**WHAT THE TASK REQUIRES:**
Copy out the lines below word for word, changing nothing.

Records from a collection
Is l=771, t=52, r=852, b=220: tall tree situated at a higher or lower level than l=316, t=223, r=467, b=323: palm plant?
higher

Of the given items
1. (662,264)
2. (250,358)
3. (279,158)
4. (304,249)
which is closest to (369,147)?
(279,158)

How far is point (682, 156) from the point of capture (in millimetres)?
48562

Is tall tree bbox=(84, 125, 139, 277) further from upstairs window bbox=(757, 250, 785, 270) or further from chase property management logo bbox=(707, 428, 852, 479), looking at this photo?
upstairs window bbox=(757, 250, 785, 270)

**FINISHED EXERCISE:**
Is l=771, t=52, r=852, b=220: tall tree situated at a higher or lower level than l=316, t=223, r=467, b=323: palm plant?
higher

Of the given items
1. (662,264)
2. (250,358)
3. (279,158)
4. (304,249)
which is closest to (369,147)?
(279,158)

How far is point (682, 156) from the point of capture (in millimetres)?
48562

Is tall tree bbox=(84, 125, 139, 277) further from upstairs window bbox=(757, 250, 785, 270) or further from chase property management logo bbox=(707, 428, 852, 479), looking at this photo?
upstairs window bbox=(757, 250, 785, 270)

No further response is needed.